Board of Directors

Roy Gutman
Chairman and President
Baghdad Bureau Chief, McClathcy Newspaper
Roy Gutman is the Baghdad Bureau Chief for McClatchy Newspapers.  He formerly served as McClatchy’s foreign editor and as a diplomatic correspondent for Newsweek.  He won a Pulitzer Prize for his coverage of the 1993 war in Bosnia-Herzegovina, where he provided the first documented reports of concentration camps.  Mr. Gutman is a co-founder of the Crimes of War Education Project.
David Rieff
Board Member
Freelance Author; Contributing writer for the New York Times Magazine
 David Rieff is an author and policy analyst.  His books have focused on issues of immigration, international conflict, and humanitarianism.  He has published numerous articles in The New York Times, The Los Angeles Times, The Washington Post, The Wall Street Journal, Le Monde, El Pais, The New Republic, World Affairs, Harper’s, The Atlantic Monthly, Foreign Affairs, The Nation, and other publications.   Mr.
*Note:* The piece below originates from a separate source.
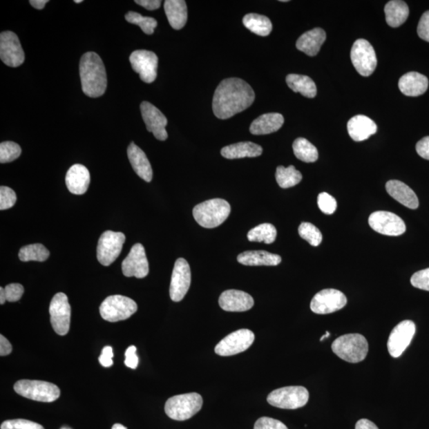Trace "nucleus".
Here are the masks:
<instances>
[{"label":"nucleus","mask_w":429,"mask_h":429,"mask_svg":"<svg viewBox=\"0 0 429 429\" xmlns=\"http://www.w3.org/2000/svg\"><path fill=\"white\" fill-rule=\"evenodd\" d=\"M126 240L124 233L107 231L100 236L97 246V259L100 264L108 267L117 258Z\"/></svg>","instance_id":"nucleus-10"},{"label":"nucleus","mask_w":429,"mask_h":429,"mask_svg":"<svg viewBox=\"0 0 429 429\" xmlns=\"http://www.w3.org/2000/svg\"><path fill=\"white\" fill-rule=\"evenodd\" d=\"M256 99L254 90L243 79L227 78L216 88L213 97L214 115L227 120L251 107Z\"/></svg>","instance_id":"nucleus-1"},{"label":"nucleus","mask_w":429,"mask_h":429,"mask_svg":"<svg viewBox=\"0 0 429 429\" xmlns=\"http://www.w3.org/2000/svg\"><path fill=\"white\" fill-rule=\"evenodd\" d=\"M66 184L68 191L73 194L86 193L90 184L88 169L81 164L73 165L66 173Z\"/></svg>","instance_id":"nucleus-22"},{"label":"nucleus","mask_w":429,"mask_h":429,"mask_svg":"<svg viewBox=\"0 0 429 429\" xmlns=\"http://www.w3.org/2000/svg\"><path fill=\"white\" fill-rule=\"evenodd\" d=\"M7 301L6 294L3 287L0 288V304L3 305Z\"/></svg>","instance_id":"nucleus-56"},{"label":"nucleus","mask_w":429,"mask_h":429,"mask_svg":"<svg viewBox=\"0 0 429 429\" xmlns=\"http://www.w3.org/2000/svg\"><path fill=\"white\" fill-rule=\"evenodd\" d=\"M127 156L137 176L146 182H151L153 178V171L146 153L134 142H131L127 149Z\"/></svg>","instance_id":"nucleus-25"},{"label":"nucleus","mask_w":429,"mask_h":429,"mask_svg":"<svg viewBox=\"0 0 429 429\" xmlns=\"http://www.w3.org/2000/svg\"><path fill=\"white\" fill-rule=\"evenodd\" d=\"M12 352V344L3 335L0 336V356H6Z\"/></svg>","instance_id":"nucleus-53"},{"label":"nucleus","mask_w":429,"mask_h":429,"mask_svg":"<svg viewBox=\"0 0 429 429\" xmlns=\"http://www.w3.org/2000/svg\"><path fill=\"white\" fill-rule=\"evenodd\" d=\"M254 334L249 330H240L229 334L217 344L215 352L220 356H231L247 351L254 341Z\"/></svg>","instance_id":"nucleus-12"},{"label":"nucleus","mask_w":429,"mask_h":429,"mask_svg":"<svg viewBox=\"0 0 429 429\" xmlns=\"http://www.w3.org/2000/svg\"><path fill=\"white\" fill-rule=\"evenodd\" d=\"M111 429H127V428L123 425H121V423H115L113 428Z\"/></svg>","instance_id":"nucleus-57"},{"label":"nucleus","mask_w":429,"mask_h":429,"mask_svg":"<svg viewBox=\"0 0 429 429\" xmlns=\"http://www.w3.org/2000/svg\"><path fill=\"white\" fill-rule=\"evenodd\" d=\"M416 332V325L412 321L399 323L392 330L388 342V348L390 356L399 358L406 349L409 347Z\"/></svg>","instance_id":"nucleus-17"},{"label":"nucleus","mask_w":429,"mask_h":429,"mask_svg":"<svg viewBox=\"0 0 429 429\" xmlns=\"http://www.w3.org/2000/svg\"><path fill=\"white\" fill-rule=\"evenodd\" d=\"M400 91L407 97H419L427 91L428 79L417 72H410L399 79Z\"/></svg>","instance_id":"nucleus-26"},{"label":"nucleus","mask_w":429,"mask_h":429,"mask_svg":"<svg viewBox=\"0 0 429 429\" xmlns=\"http://www.w3.org/2000/svg\"><path fill=\"white\" fill-rule=\"evenodd\" d=\"M317 204L322 213L332 215L337 209L336 200L327 193H321L318 196Z\"/></svg>","instance_id":"nucleus-42"},{"label":"nucleus","mask_w":429,"mask_h":429,"mask_svg":"<svg viewBox=\"0 0 429 429\" xmlns=\"http://www.w3.org/2000/svg\"><path fill=\"white\" fill-rule=\"evenodd\" d=\"M137 310L136 302L122 295L108 296L99 307L103 319L113 323L128 319Z\"/></svg>","instance_id":"nucleus-8"},{"label":"nucleus","mask_w":429,"mask_h":429,"mask_svg":"<svg viewBox=\"0 0 429 429\" xmlns=\"http://www.w3.org/2000/svg\"><path fill=\"white\" fill-rule=\"evenodd\" d=\"M254 429H289L285 423L274 418L263 417L254 423Z\"/></svg>","instance_id":"nucleus-46"},{"label":"nucleus","mask_w":429,"mask_h":429,"mask_svg":"<svg viewBox=\"0 0 429 429\" xmlns=\"http://www.w3.org/2000/svg\"><path fill=\"white\" fill-rule=\"evenodd\" d=\"M369 225L374 231L385 236H399L406 231L405 222L390 211H375L369 217Z\"/></svg>","instance_id":"nucleus-13"},{"label":"nucleus","mask_w":429,"mask_h":429,"mask_svg":"<svg viewBox=\"0 0 429 429\" xmlns=\"http://www.w3.org/2000/svg\"><path fill=\"white\" fill-rule=\"evenodd\" d=\"M332 349L344 361L358 363L367 357L369 345L367 339L360 334H347L332 343Z\"/></svg>","instance_id":"nucleus-4"},{"label":"nucleus","mask_w":429,"mask_h":429,"mask_svg":"<svg viewBox=\"0 0 429 429\" xmlns=\"http://www.w3.org/2000/svg\"><path fill=\"white\" fill-rule=\"evenodd\" d=\"M384 10L386 23L391 28H399L409 17V7L406 2L401 0H392L386 3Z\"/></svg>","instance_id":"nucleus-32"},{"label":"nucleus","mask_w":429,"mask_h":429,"mask_svg":"<svg viewBox=\"0 0 429 429\" xmlns=\"http://www.w3.org/2000/svg\"><path fill=\"white\" fill-rule=\"evenodd\" d=\"M347 302L346 296L340 290L323 289L312 298L310 308L316 314H330L343 309Z\"/></svg>","instance_id":"nucleus-14"},{"label":"nucleus","mask_w":429,"mask_h":429,"mask_svg":"<svg viewBox=\"0 0 429 429\" xmlns=\"http://www.w3.org/2000/svg\"><path fill=\"white\" fill-rule=\"evenodd\" d=\"M293 149L296 158L304 162H315L319 156L316 147L304 137H298L294 141Z\"/></svg>","instance_id":"nucleus-35"},{"label":"nucleus","mask_w":429,"mask_h":429,"mask_svg":"<svg viewBox=\"0 0 429 429\" xmlns=\"http://www.w3.org/2000/svg\"><path fill=\"white\" fill-rule=\"evenodd\" d=\"M50 315L51 325L55 332L59 336H66L70 328L71 306L65 294L58 293L53 298Z\"/></svg>","instance_id":"nucleus-11"},{"label":"nucleus","mask_w":429,"mask_h":429,"mask_svg":"<svg viewBox=\"0 0 429 429\" xmlns=\"http://www.w3.org/2000/svg\"><path fill=\"white\" fill-rule=\"evenodd\" d=\"M62 429H68V428H62Z\"/></svg>","instance_id":"nucleus-60"},{"label":"nucleus","mask_w":429,"mask_h":429,"mask_svg":"<svg viewBox=\"0 0 429 429\" xmlns=\"http://www.w3.org/2000/svg\"><path fill=\"white\" fill-rule=\"evenodd\" d=\"M191 285V269L184 258H180L174 264L169 295L175 302L184 299Z\"/></svg>","instance_id":"nucleus-18"},{"label":"nucleus","mask_w":429,"mask_h":429,"mask_svg":"<svg viewBox=\"0 0 429 429\" xmlns=\"http://www.w3.org/2000/svg\"><path fill=\"white\" fill-rule=\"evenodd\" d=\"M263 153L261 146L251 142H238L221 150V155L227 159L256 158Z\"/></svg>","instance_id":"nucleus-31"},{"label":"nucleus","mask_w":429,"mask_h":429,"mask_svg":"<svg viewBox=\"0 0 429 429\" xmlns=\"http://www.w3.org/2000/svg\"><path fill=\"white\" fill-rule=\"evenodd\" d=\"M238 263L245 266H278L282 262L278 254L265 251H249L242 252L238 256Z\"/></svg>","instance_id":"nucleus-29"},{"label":"nucleus","mask_w":429,"mask_h":429,"mask_svg":"<svg viewBox=\"0 0 429 429\" xmlns=\"http://www.w3.org/2000/svg\"><path fill=\"white\" fill-rule=\"evenodd\" d=\"M122 270L127 278H143L149 274V263L146 256L145 248L141 243H136L131 249L128 256L122 263Z\"/></svg>","instance_id":"nucleus-19"},{"label":"nucleus","mask_w":429,"mask_h":429,"mask_svg":"<svg viewBox=\"0 0 429 429\" xmlns=\"http://www.w3.org/2000/svg\"><path fill=\"white\" fill-rule=\"evenodd\" d=\"M49 2L47 0H30L31 6L38 10H42L45 8L46 4Z\"/></svg>","instance_id":"nucleus-55"},{"label":"nucleus","mask_w":429,"mask_h":429,"mask_svg":"<svg viewBox=\"0 0 429 429\" xmlns=\"http://www.w3.org/2000/svg\"><path fill=\"white\" fill-rule=\"evenodd\" d=\"M137 348L135 346H131L126 349L125 353V365L127 368L136 369L139 365V358L136 354Z\"/></svg>","instance_id":"nucleus-49"},{"label":"nucleus","mask_w":429,"mask_h":429,"mask_svg":"<svg viewBox=\"0 0 429 429\" xmlns=\"http://www.w3.org/2000/svg\"><path fill=\"white\" fill-rule=\"evenodd\" d=\"M113 347L110 346L105 347L103 349L102 354H100L99 362L104 368H110L113 365Z\"/></svg>","instance_id":"nucleus-50"},{"label":"nucleus","mask_w":429,"mask_h":429,"mask_svg":"<svg viewBox=\"0 0 429 429\" xmlns=\"http://www.w3.org/2000/svg\"><path fill=\"white\" fill-rule=\"evenodd\" d=\"M82 2H83L82 0H74V3H81Z\"/></svg>","instance_id":"nucleus-59"},{"label":"nucleus","mask_w":429,"mask_h":429,"mask_svg":"<svg viewBox=\"0 0 429 429\" xmlns=\"http://www.w3.org/2000/svg\"><path fill=\"white\" fill-rule=\"evenodd\" d=\"M277 237V230L271 224H263L254 227L248 232L247 238L251 242H265L271 245Z\"/></svg>","instance_id":"nucleus-36"},{"label":"nucleus","mask_w":429,"mask_h":429,"mask_svg":"<svg viewBox=\"0 0 429 429\" xmlns=\"http://www.w3.org/2000/svg\"><path fill=\"white\" fill-rule=\"evenodd\" d=\"M385 189L397 201L410 209H417L419 206V200L412 189L403 182L391 180L385 184Z\"/></svg>","instance_id":"nucleus-24"},{"label":"nucleus","mask_w":429,"mask_h":429,"mask_svg":"<svg viewBox=\"0 0 429 429\" xmlns=\"http://www.w3.org/2000/svg\"><path fill=\"white\" fill-rule=\"evenodd\" d=\"M130 62L143 82L151 84L155 81L158 58L155 53L144 50L134 51L130 56Z\"/></svg>","instance_id":"nucleus-16"},{"label":"nucleus","mask_w":429,"mask_h":429,"mask_svg":"<svg viewBox=\"0 0 429 429\" xmlns=\"http://www.w3.org/2000/svg\"><path fill=\"white\" fill-rule=\"evenodd\" d=\"M22 149L17 143L3 142L0 144V163L12 162L19 158Z\"/></svg>","instance_id":"nucleus-41"},{"label":"nucleus","mask_w":429,"mask_h":429,"mask_svg":"<svg viewBox=\"0 0 429 429\" xmlns=\"http://www.w3.org/2000/svg\"><path fill=\"white\" fill-rule=\"evenodd\" d=\"M14 390L26 399L41 402L55 401L61 395L56 385L39 380H19L15 384Z\"/></svg>","instance_id":"nucleus-6"},{"label":"nucleus","mask_w":429,"mask_h":429,"mask_svg":"<svg viewBox=\"0 0 429 429\" xmlns=\"http://www.w3.org/2000/svg\"><path fill=\"white\" fill-rule=\"evenodd\" d=\"M82 91L89 97H102L107 89L108 79L104 62L94 52L84 54L79 61Z\"/></svg>","instance_id":"nucleus-2"},{"label":"nucleus","mask_w":429,"mask_h":429,"mask_svg":"<svg viewBox=\"0 0 429 429\" xmlns=\"http://www.w3.org/2000/svg\"><path fill=\"white\" fill-rule=\"evenodd\" d=\"M298 232L300 236L312 246L318 247L323 240L321 231L311 222H302L299 227Z\"/></svg>","instance_id":"nucleus-40"},{"label":"nucleus","mask_w":429,"mask_h":429,"mask_svg":"<svg viewBox=\"0 0 429 429\" xmlns=\"http://www.w3.org/2000/svg\"><path fill=\"white\" fill-rule=\"evenodd\" d=\"M351 59L360 75L369 77L377 66V57L370 42L365 39L354 41L351 50Z\"/></svg>","instance_id":"nucleus-9"},{"label":"nucleus","mask_w":429,"mask_h":429,"mask_svg":"<svg viewBox=\"0 0 429 429\" xmlns=\"http://www.w3.org/2000/svg\"><path fill=\"white\" fill-rule=\"evenodd\" d=\"M330 336V332H326L325 335L323 336L321 338V341H323L325 340L326 338H328Z\"/></svg>","instance_id":"nucleus-58"},{"label":"nucleus","mask_w":429,"mask_h":429,"mask_svg":"<svg viewBox=\"0 0 429 429\" xmlns=\"http://www.w3.org/2000/svg\"><path fill=\"white\" fill-rule=\"evenodd\" d=\"M1 429H45L39 423L24 419L8 420L2 423Z\"/></svg>","instance_id":"nucleus-44"},{"label":"nucleus","mask_w":429,"mask_h":429,"mask_svg":"<svg viewBox=\"0 0 429 429\" xmlns=\"http://www.w3.org/2000/svg\"><path fill=\"white\" fill-rule=\"evenodd\" d=\"M417 34L421 39L429 42V10L421 16L417 26Z\"/></svg>","instance_id":"nucleus-48"},{"label":"nucleus","mask_w":429,"mask_h":429,"mask_svg":"<svg viewBox=\"0 0 429 429\" xmlns=\"http://www.w3.org/2000/svg\"><path fill=\"white\" fill-rule=\"evenodd\" d=\"M202 406V397L198 393L180 394L167 400L165 412L171 419L183 421L197 414Z\"/></svg>","instance_id":"nucleus-5"},{"label":"nucleus","mask_w":429,"mask_h":429,"mask_svg":"<svg viewBox=\"0 0 429 429\" xmlns=\"http://www.w3.org/2000/svg\"><path fill=\"white\" fill-rule=\"evenodd\" d=\"M125 19L127 22L140 26L142 30L148 35H153L158 26V22L155 19L144 17V16L135 12H129L127 13L125 15Z\"/></svg>","instance_id":"nucleus-39"},{"label":"nucleus","mask_w":429,"mask_h":429,"mask_svg":"<svg viewBox=\"0 0 429 429\" xmlns=\"http://www.w3.org/2000/svg\"><path fill=\"white\" fill-rule=\"evenodd\" d=\"M309 399V391L303 386H286L272 391L267 401L280 409L296 410L308 403Z\"/></svg>","instance_id":"nucleus-7"},{"label":"nucleus","mask_w":429,"mask_h":429,"mask_svg":"<svg viewBox=\"0 0 429 429\" xmlns=\"http://www.w3.org/2000/svg\"><path fill=\"white\" fill-rule=\"evenodd\" d=\"M377 125L368 116H354L347 123L348 134L356 142L367 140L377 132Z\"/></svg>","instance_id":"nucleus-23"},{"label":"nucleus","mask_w":429,"mask_h":429,"mask_svg":"<svg viewBox=\"0 0 429 429\" xmlns=\"http://www.w3.org/2000/svg\"><path fill=\"white\" fill-rule=\"evenodd\" d=\"M411 284L414 287L429 291V268L420 270L412 275Z\"/></svg>","instance_id":"nucleus-45"},{"label":"nucleus","mask_w":429,"mask_h":429,"mask_svg":"<svg viewBox=\"0 0 429 429\" xmlns=\"http://www.w3.org/2000/svg\"><path fill=\"white\" fill-rule=\"evenodd\" d=\"M140 109L147 131L152 132L158 140H166L168 134L166 126L168 120L166 116L155 106L149 102H142Z\"/></svg>","instance_id":"nucleus-20"},{"label":"nucleus","mask_w":429,"mask_h":429,"mask_svg":"<svg viewBox=\"0 0 429 429\" xmlns=\"http://www.w3.org/2000/svg\"><path fill=\"white\" fill-rule=\"evenodd\" d=\"M245 28L252 33L266 37L271 33L273 26L271 21L267 16L258 14H248L242 19Z\"/></svg>","instance_id":"nucleus-34"},{"label":"nucleus","mask_w":429,"mask_h":429,"mask_svg":"<svg viewBox=\"0 0 429 429\" xmlns=\"http://www.w3.org/2000/svg\"><path fill=\"white\" fill-rule=\"evenodd\" d=\"M0 57L10 67H19L25 61V55L19 37L12 31H3L0 35Z\"/></svg>","instance_id":"nucleus-15"},{"label":"nucleus","mask_w":429,"mask_h":429,"mask_svg":"<svg viewBox=\"0 0 429 429\" xmlns=\"http://www.w3.org/2000/svg\"><path fill=\"white\" fill-rule=\"evenodd\" d=\"M286 83L294 93H300L307 98H314L317 93L316 84L307 76L289 74L286 77Z\"/></svg>","instance_id":"nucleus-33"},{"label":"nucleus","mask_w":429,"mask_h":429,"mask_svg":"<svg viewBox=\"0 0 429 429\" xmlns=\"http://www.w3.org/2000/svg\"><path fill=\"white\" fill-rule=\"evenodd\" d=\"M231 206L222 199H211L195 206L193 211L196 221L205 229H215L229 216Z\"/></svg>","instance_id":"nucleus-3"},{"label":"nucleus","mask_w":429,"mask_h":429,"mask_svg":"<svg viewBox=\"0 0 429 429\" xmlns=\"http://www.w3.org/2000/svg\"><path fill=\"white\" fill-rule=\"evenodd\" d=\"M284 117L279 113H267L254 120L250 126V132L254 135H263L278 131L284 124Z\"/></svg>","instance_id":"nucleus-28"},{"label":"nucleus","mask_w":429,"mask_h":429,"mask_svg":"<svg viewBox=\"0 0 429 429\" xmlns=\"http://www.w3.org/2000/svg\"><path fill=\"white\" fill-rule=\"evenodd\" d=\"M326 40L325 31L321 28H315L302 35L296 46L298 50L305 55L314 57L320 52L321 48Z\"/></svg>","instance_id":"nucleus-27"},{"label":"nucleus","mask_w":429,"mask_h":429,"mask_svg":"<svg viewBox=\"0 0 429 429\" xmlns=\"http://www.w3.org/2000/svg\"><path fill=\"white\" fill-rule=\"evenodd\" d=\"M4 290L7 301L9 302L19 301L24 294L23 286L19 283L9 284L4 288Z\"/></svg>","instance_id":"nucleus-47"},{"label":"nucleus","mask_w":429,"mask_h":429,"mask_svg":"<svg viewBox=\"0 0 429 429\" xmlns=\"http://www.w3.org/2000/svg\"><path fill=\"white\" fill-rule=\"evenodd\" d=\"M416 150L421 158L429 160V136L423 137L417 143Z\"/></svg>","instance_id":"nucleus-51"},{"label":"nucleus","mask_w":429,"mask_h":429,"mask_svg":"<svg viewBox=\"0 0 429 429\" xmlns=\"http://www.w3.org/2000/svg\"><path fill=\"white\" fill-rule=\"evenodd\" d=\"M50 256V251L40 243L25 246L20 249L19 258L22 262H45Z\"/></svg>","instance_id":"nucleus-38"},{"label":"nucleus","mask_w":429,"mask_h":429,"mask_svg":"<svg viewBox=\"0 0 429 429\" xmlns=\"http://www.w3.org/2000/svg\"><path fill=\"white\" fill-rule=\"evenodd\" d=\"M356 429H379L374 423L368 419L359 420L356 425Z\"/></svg>","instance_id":"nucleus-54"},{"label":"nucleus","mask_w":429,"mask_h":429,"mask_svg":"<svg viewBox=\"0 0 429 429\" xmlns=\"http://www.w3.org/2000/svg\"><path fill=\"white\" fill-rule=\"evenodd\" d=\"M276 180L280 188L288 189L301 182L302 174L294 166L287 168L280 166L277 168Z\"/></svg>","instance_id":"nucleus-37"},{"label":"nucleus","mask_w":429,"mask_h":429,"mask_svg":"<svg viewBox=\"0 0 429 429\" xmlns=\"http://www.w3.org/2000/svg\"><path fill=\"white\" fill-rule=\"evenodd\" d=\"M164 9L169 24L174 30H181L187 23L188 10L184 0H166Z\"/></svg>","instance_id":"nucleus-30"},{"label":"nucleus","mask_w":429,"mask_h":429,"mask_svg":"<svg viewBox=\"0 0 429 429\" xmlns=\"http://www.w3.org/2000/svg\"><path fill=\"white\" fill-rule=\"evenodd\" d=\"M17 196L15 191L7 187L0 188V210H7L15 204Z\"/></svg>","instance_id":"nucleus-43"},{"label":"nucleus","mask_w":429,"mask_h":429,"mask_svg":"<svg viewBox=\"0 0 429 429\" xmlns=\"http://www.w3.org/2000/svg\"><path fill=\"white\" fill-rule=\"evenodd\" d=\"M219 304L227 312H246L252 308L254 301L250 294L243 291L229 289L220 295Z\"/></svg>","instance_id":"nucleus-21"},{"label":"nucleus","mask_w":429,"mask_h":429,"mask_svg":"<svg viewBox=\"0 0 429 429\" xmlns=\"http://www.w3.org/2000/svg\"><path fill=\"white\" fill-rule=\"evenodd\" d=\"M135 3L140 6L149 10H157L161 7L162 1L160 0H135Z\"/></svg>","instance_id":"nucleus-52"}]
</instances>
Rieff is a co-founder of the Crimes of War Education Project.
John Owen
Board Member
Professor, City University in London
John Owen is a Professor of International Journalism at City University in London and an Executive Producer for Al Jazeera English in London.  He was the founding Director of the European Centre of the Freedom Forum.
Anna Cataldi
Board Member
Goodwill Ambassador, European Council on Refugees and Exiles
Anna Catalid is a journalist and the author of “Letters from Sarajevo,” which chronicles the impact of war on Bosnia’s children.  She was United Nations Messenger of Peace in 1998 and Goodwill Ambassador of the World Health Organisation (WHO) Stop TB Partnership from 2007 until 2010. 
Thomas Keenan
Board Member
Professor, Bard College
Thomas Keenan teaches media theory, literature, and human rights at Bard College,  where he is associate professor of comparative literature and directs the Human Rights Project.  He is the author of Fables of Responsibility: Aberrations and Predicaments in Ethics and Politics and editor of books on the museum and on the wartime journalism of Paul de Man.